The scientific evidence is now crystal clear that THC decreases motor skills, reaction times and attention span in a dose-related manner. Upon consuming cannabis, THC levels peak in the blood within 10 minutes, and remain present in blood plasma for 1-3 hours. As such, driving within 3 hours of consuming cannabis is undoubtedly dangerous, and clearly quite properly falls within the concept of ‘driving under the influence’. However, as THC is highly fat-soluble, it remains stored in fatty tissue after leaving the bloodstream and over time, THC is re-released into blood plasma, at a rate too slow to produce intoxicating effects. Accordingly, time-frames for THC to be completely eliminated vary based on frequency of consumption, the metabolic rate of users’ and the type of drug-testing device used. Whilst there is currently no universal consensus on the exact amount of THC required to impair driving ability, there is a strong line of authority to suggest that THC levels of 3.1- 4.5μg/l per litre of blood is analogous to a blood alcohol reading of 0.05. To further complicate the issue, studies have established that ‘shallow posits’ of THC can remain in users’ mouths for an indefinite period of time, meaning those who have poor oral hygiene will be more likely than “regular brushers” to return a positive result. Based on these studies, it is perhaps arguable that THC blood levels below 3.1μg/l  do not significantly impair driving.

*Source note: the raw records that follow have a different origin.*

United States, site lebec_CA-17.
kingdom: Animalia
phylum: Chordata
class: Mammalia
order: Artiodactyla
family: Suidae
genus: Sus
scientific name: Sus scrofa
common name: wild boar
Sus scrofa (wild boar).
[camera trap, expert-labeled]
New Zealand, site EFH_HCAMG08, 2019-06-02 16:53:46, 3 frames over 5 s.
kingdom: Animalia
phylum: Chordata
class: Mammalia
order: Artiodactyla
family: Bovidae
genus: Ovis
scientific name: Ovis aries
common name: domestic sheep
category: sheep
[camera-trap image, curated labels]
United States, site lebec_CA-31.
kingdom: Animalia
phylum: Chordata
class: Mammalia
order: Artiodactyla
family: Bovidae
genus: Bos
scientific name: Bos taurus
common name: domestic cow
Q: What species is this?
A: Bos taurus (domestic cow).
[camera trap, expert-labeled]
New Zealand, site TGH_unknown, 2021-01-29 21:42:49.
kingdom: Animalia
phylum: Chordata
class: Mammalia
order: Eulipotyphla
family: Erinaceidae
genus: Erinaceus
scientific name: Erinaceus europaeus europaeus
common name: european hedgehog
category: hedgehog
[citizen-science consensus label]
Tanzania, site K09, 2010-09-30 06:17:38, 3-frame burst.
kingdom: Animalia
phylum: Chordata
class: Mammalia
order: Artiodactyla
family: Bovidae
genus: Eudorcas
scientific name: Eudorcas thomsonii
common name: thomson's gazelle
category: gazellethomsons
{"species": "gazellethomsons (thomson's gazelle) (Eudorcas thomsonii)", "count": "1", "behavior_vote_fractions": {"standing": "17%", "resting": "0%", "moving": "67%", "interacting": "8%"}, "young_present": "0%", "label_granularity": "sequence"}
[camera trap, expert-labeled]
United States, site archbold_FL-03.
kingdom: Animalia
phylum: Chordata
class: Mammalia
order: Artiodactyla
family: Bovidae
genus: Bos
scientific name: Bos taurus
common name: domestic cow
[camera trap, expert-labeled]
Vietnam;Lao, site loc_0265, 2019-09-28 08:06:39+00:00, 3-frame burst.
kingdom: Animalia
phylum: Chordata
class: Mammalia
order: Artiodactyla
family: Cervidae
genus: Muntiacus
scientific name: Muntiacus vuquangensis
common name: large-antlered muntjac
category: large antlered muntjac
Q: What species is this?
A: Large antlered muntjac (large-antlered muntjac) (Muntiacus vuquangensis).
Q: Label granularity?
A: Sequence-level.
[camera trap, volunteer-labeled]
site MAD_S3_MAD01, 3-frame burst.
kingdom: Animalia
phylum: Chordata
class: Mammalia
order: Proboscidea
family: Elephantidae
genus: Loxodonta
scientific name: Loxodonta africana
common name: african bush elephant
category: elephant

Unfortunately, saliva-testing devices currently used by Police cannot differentiate between intoxication and prior use. There are currently three approved portable, saliva-testing devices to test for cannabis use, the Dräger 5000, the Cozart 806 and the Alere Reader. Studies suggest the Dräger 5000 found that the device can detect THC in saliva upwards 22 hours after a person had last used the drug, and various other saliva-testing devices can produce a positive reading more than 32 hours after use. As such, the scientific community widely recognises that saliva-testing devices do not conclusively determine whether a person is actually under the influence of cannabis or not.

That factual reality has been broadly accepted by Local Courts across Australia.

In the New South Wales case of Police v Carrall, the accused was charged under the NSW equivalent of s 79(2AA) after a saliva-testing device returned a positive result for cannabis use. At trial, the accused summitted that at the time he was intercepted by police and tested, it had been nine days since he last consumed cannabis, and he honestly believed it was safe for him to drive. Ultimately, the Presiding Magistrate found in favour of the accused, accepting that a ‘mistake of fact’ defence was available to him in the circumstances, even though he proffered no evidence negating actual intoxication. His Honour also described the current saliva-testing regime as ‘uncertain by design.’

However, the ‘mistake of fact’ defence was removed from Queensland drug and drink driving legislation some years ago, so a Queenslander in similar circumstances would not escape culpability. The case of Police v Carrall clearly highlights the significant issues posed by saliva-testing devices, and perhaps supports argument for statutory reform.

Interestingly, in 2013, the US state of Colorado reformed its drug-driving laws to accommodate a legal level of cannabis impairment. Upon reviewing the wealth of scientific evidence relating to THC levels and intoxication, the Colorado legislature concluded an impairment level of ‘5ug’ of THC per litre of blood struck an effective balance between road safety concerns and common sense.

Whilst the jury is still out on the Colorado approach, it’s clear current Queensland drug-driving laws cast the net far wider at least than the Parliamentary rhetoric originally anticipated.  In the context of changing attitudes, it will be interesting to see exactly where the debate finally leads.